**Ações a realizar**
1. Segundo o excerto fornecido, qual é o montante da garantia bancária emitida pela 1.ª requerida?
2. Indique se cada afirmação concorda com o excerto fornecido e transcreva as palavras que o decidem: (a) a requerente tem sede em Vila Nova de Famalicão; (b) a carta da 2.ª requerida concedia um prazo de 30 dias para o pagamento da fatura; (c) foi aceite o pedido de decretar a providência sem ouvir as requeridas.
3. Prolongue o excerto fornecido sobre a garantia bancária a partir da sua última frase.

**Excerto fornecido**
● ● ● ● ● ● ●

Acórdão nº 2892/20.8T8VNF.G1 de Tribunal da Relação de Guimarães, 12 de Novembro de 2020

Magistrado ResponsávelMARGARIDA ALMEIDA FERNANDES
Data da Resolução12 de Novembro de 2020
EmissorTribunal da Relação de Guimarães

Acordam no Tribunal da Relação de Guimarães I – Relatório X – A. S. & FILHOS, S.A.

, com sede na Rua …, Vila Nova de Famalicão, intentou o procedimento cautelar comum contra BANCO ..., S.A.

, com sede na Praça …, Porto, e Y CONSTRUTORES, S.A.

, com sede na Rua …, Guimarães, pedindo, sem audição das requeridas, que se:

  1. Ordene à 1ª requerida que, até ao trânsito em julgado da decisão a proferir na acção principal de que este procedimento cautelar é dependente, não pague à 2ª requerida nenhuma quantia e por conta da seguinte garantia bancária n.º ..........64, emitido pela 1ª requerida no montante de € 7.802,89; b) Ordene à 2ª requerida que se abstenha de qualquer accionamento ou pedido de pagamento de quaisquer quantias junto do 1º requerido relativas à sobredita garantia bancária; c) Ordene à 1ª requerida não exigir ou não efectuar o reembolso à requerente.

Alegou, para tanto, ter celebrado com a 2ª requerida um contrato sub-empreitada, que a 1ª requerida, a seu pedido, prestou à 2ª requerida a garantia bancária nº ..........64 que ascendia ao valor de € 7.802,89 destinada a garantir o cumprimento integral e atempado de todas as obrigações pecuniárias que para o ordenante (a requerente) emergem.

Mais alegou que executou todos os trabalhos de reparação indispensáveis para assegurar a perfeição e o uso normal da obra nas condições previstas e executou todos os trabalhos de reparação da sua responsabilidade, quando devidamente comunicados, tendo cumprido as suas obrigações no aludido contrato. A 2ª requerida enviou à requerente uma carta datada de 02/06/2020 solicitando o pagamento de uma factura no prazo máximo de 10 dias, sob pena de não o fazendo ser forçada a executar a garantia bancária que cauciona o contrato em apreço. Este accionamento é abusivo, fraudulento e efectuado de má-fé porquanto a requerente não se responsabilizou pelos trabalhos que não realizou, nem a 2ª requerida demonstrou qualquer desconformidade contratual que justifique o accionamento da garantia. Este accionamento causará um prejuízo sério à requerente que terá que reembolsar o banco se a garantia bancária for executada.

*Foi indeferida a pretensão de ver a providência decretada sem audição prévia das requeridas.

● ● ● ● ● ● ●

**Dados apresentados**

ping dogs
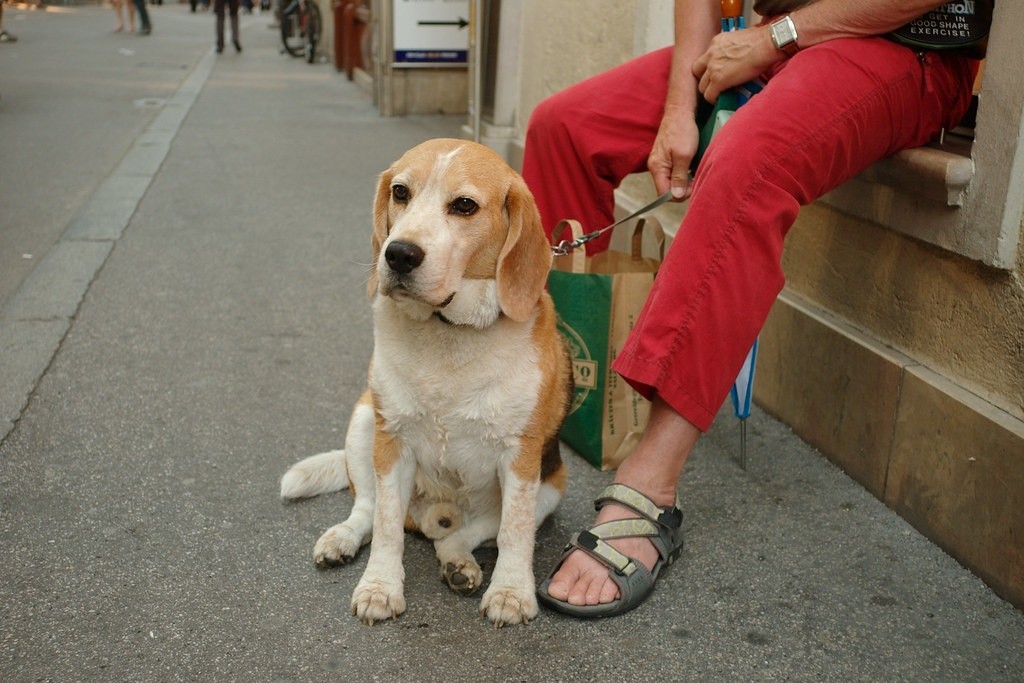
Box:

● ● ● ● ● ● ●

**Respostas por tarefa**
1. € 7.802,89.

2.
(a) Sim: «com sede na Rua …, Vila Nova de Famalicão».
(b) Não: «solicitando o pagamento de uma factura no prazo máximo de 10 dias».
(c) Não: «Foi indeferida a pretensão de ver a providência decretada sem audição prévia das requeridas».

3.
*A 2ª requerida deduziu oposição dizendo não existir prova clara, líquida e inequívoca da fraude ou evidente abuso no accionamento da garantia bancária que, de resto, a requerida tem motivos para accionar.

Termina pugnando pelo indeferimento da providência.

*Procedeu-se a audiência, após a qual foi proferida sentença, cuja parte decisória, na parte que interessa, reproduzimos: “Por tudo o exposto, o Tribunal decide julgar improcedente o presente procedimento cautelar e, em consequência indefiro a providência cautelar requerida pela “X – A. S. & FILHOS, S.A.”.” contra “BANCO ..., S.A.” e “Y CONSTRUTORES, S.A.

”.

*Não se conformando com esta sentença veio a Requerente dela interpor recurso de apelação, apresentando alegações e formulando as seguintes conclusões: “I. No relatório da sentença proferida pelo Tribunal a quo decidiu-se o que se transcreve “(…) Indeferida que foi a pretensão da requerente de ver a providência cautelar decretada sem audição prévia das requeridas, foram estas devidamente citadas. (…)” II. Tendo a Recorrente requerido a medida cautelar, sem audiência das partes contrárias, a citação apenas deveria ser ordenada após trânsito em julgado do despacho de indeferimento, que, para além de ser fundamentado, careceu de notificação à Recorrente, sendo passível de recurso nos termos gerais.

  1. Dúvida não subsiste que se está em face de matéria passível de nulidade, por configurar uma nulidade por omissão de ato.

  2. O articulado de oposição à providência cautelar não foi, porém, notificado “entre mandatários”, nem oficiosamente pela Secretaria (art. 221.º, n.º 1 e 157., n.º 6 º, CPC), à Recorrente.

  3. Não foi concedida oportunidade à Recorrente para, de forma efetiva, exercer o contraditório (art. 3.º, n.º 3 do CPC) quanto aos novos factos e meios de prova juntos com tal articulado.

  4. O que deu dado azo à prevalência apenas da tese unilateral e da 2.ª Requerida e inquinado a decisão nela baseada.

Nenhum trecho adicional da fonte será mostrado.